The appellant was charged with two offences of assault occasioning actual bodily harm, one on Miss Leach and the other on Mr Winn. The appellant was arraigned on 8 May 2007 and pleaded not guilty. The case was adjourned for trial. The appellant was remanded in custody. The trial was due to take place on 20 June 2007, but on that occasion Miss Leach failed to attend the hearing. The trial was adjourned to a later date. It was re-listed on 6 August 2007. Again Miss Leach did not attend. At this point the prosecution indicated that they would accept a plea to common assault on Mr Winn. He had sustained only bruising and a minor abrasion to his head. The appellant duly pleaded guilty to the added count of common assault. The plea was accepted and the court moved to sentence.
By the date of sentence the appellant had been on remand in custody for five months and 22 days -- the equivalent of a substantive sentence of nearly twelve months' imprisonment. The maximum sentence for an offence of common assault is six months' imprisonment. In the course of the sentencing hearing the judge expressed the view that the court needed to retain some control over the appellant. Despite the efforts of defending counsel, the judge took the view that the appropriate course was the imposition of the Conditional discharge. When passing sentence he went on to say that the appellant should view himself as effectively being under a suspended sentence of imprisonment if he was to commit an offence of violence during the period of the conditional discharge.

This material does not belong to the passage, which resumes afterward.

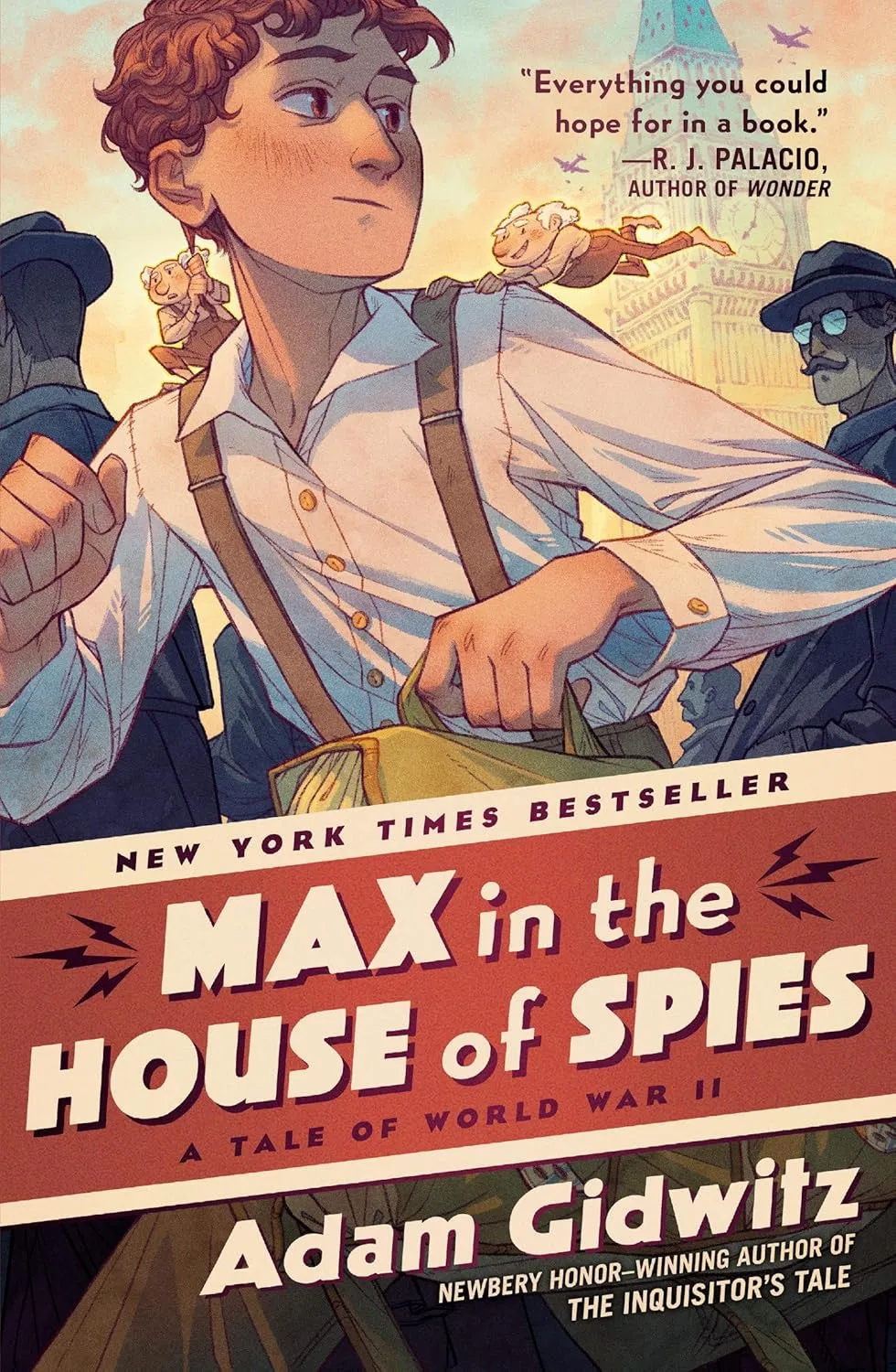 Max in the House of Spies: A Tale of World War II (Operation Kinderspion) Paperback  January 28, 2025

The short point made by Mr Stelling on the appellant's behalf is that the consequence of the judge's order was to render the appellant liable, if he were to re-offend, for further punishment in respect of the offence of common assault when he had already served nearly twice the maximum permitted in law for that offence.
We entirely sympathise with the proper and understandable desire of the court to keep some form of control over the appellant if possible, particularly as the likelihood of his committing a further offence of violence was, as it seems to us, high. That said, we consider that it was inappropriate to impose a sentence which exposed the appellant to the risk of further punishment when the punishment he had already experienced greatly exceeded the maximum that the judge would have been able to impose at the outset of the proceedings.

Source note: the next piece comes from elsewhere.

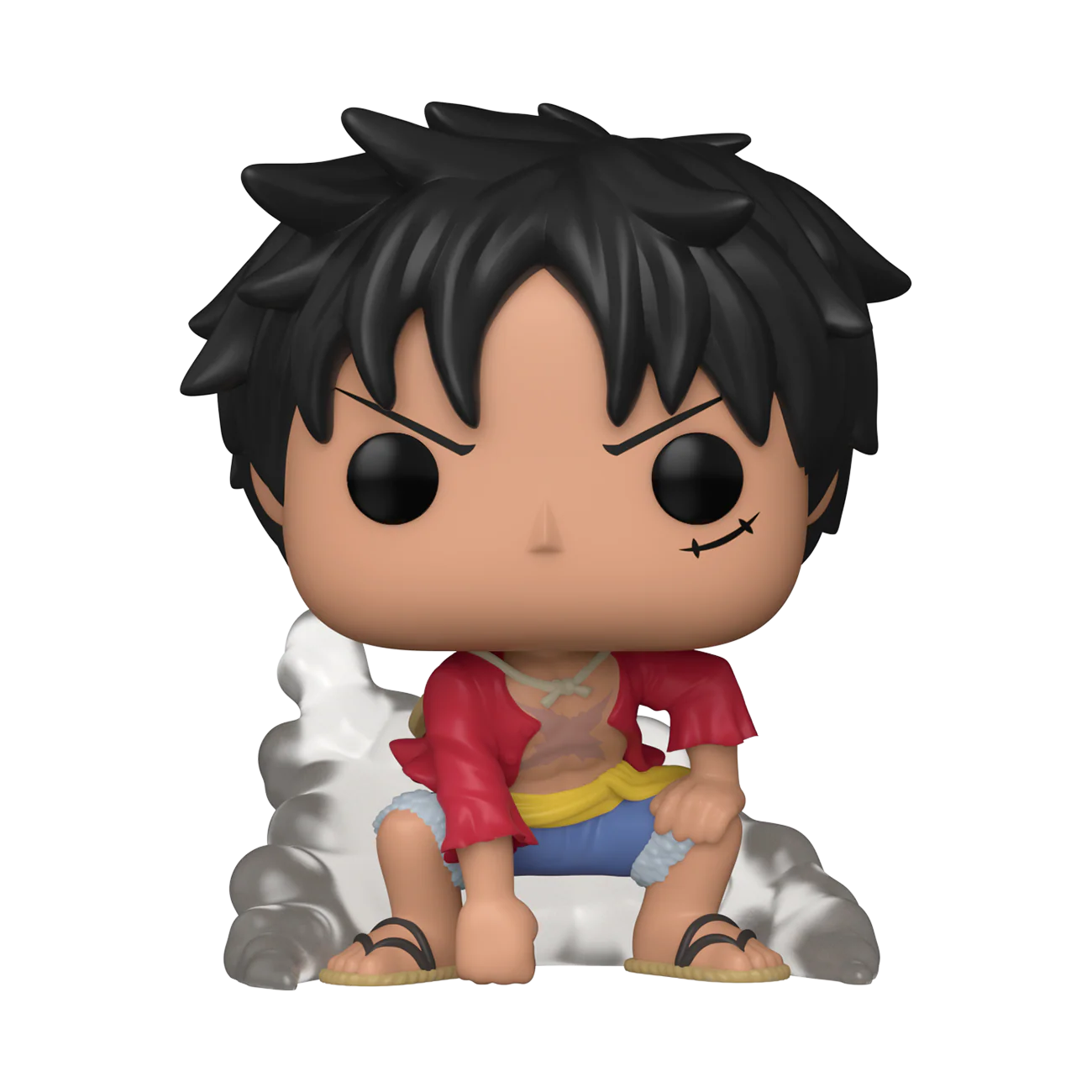 Funko Pop! Animation: One Piece - Monkey D. Luffy Gear Two Fundom Exclusive 6-Pack Bundle - Image 2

In those circumstances we accede to the submissions made on behalf of the appellant by Mr Stelling. We set aside the sentence of the two year conditional discharge. We would have wished to impose a prison sentence of perhaps five months, reflecting the fact that the appellant pleaded guilty, but that with his record he could expect little mercy from the court so far as length of sentence was concerned. That, however, is not open to us. This court is not permitted to impose a sentence which is more severe than the sentence imposed by the original sentencing court. In those circumstances the only course we can take is to impose an absolute discharge. To that extent this appeal is allowed.
We add as a postscript that we strongly suspect that at some time in the future there will be a court looking at the antecedents of this appellant and noting that the Court of Appeal substituted an absolute discharge for an offence of common assault in circumstances where no doubt the learned judge then considering it will have reason to question the sanity of this court. However, that is for another day.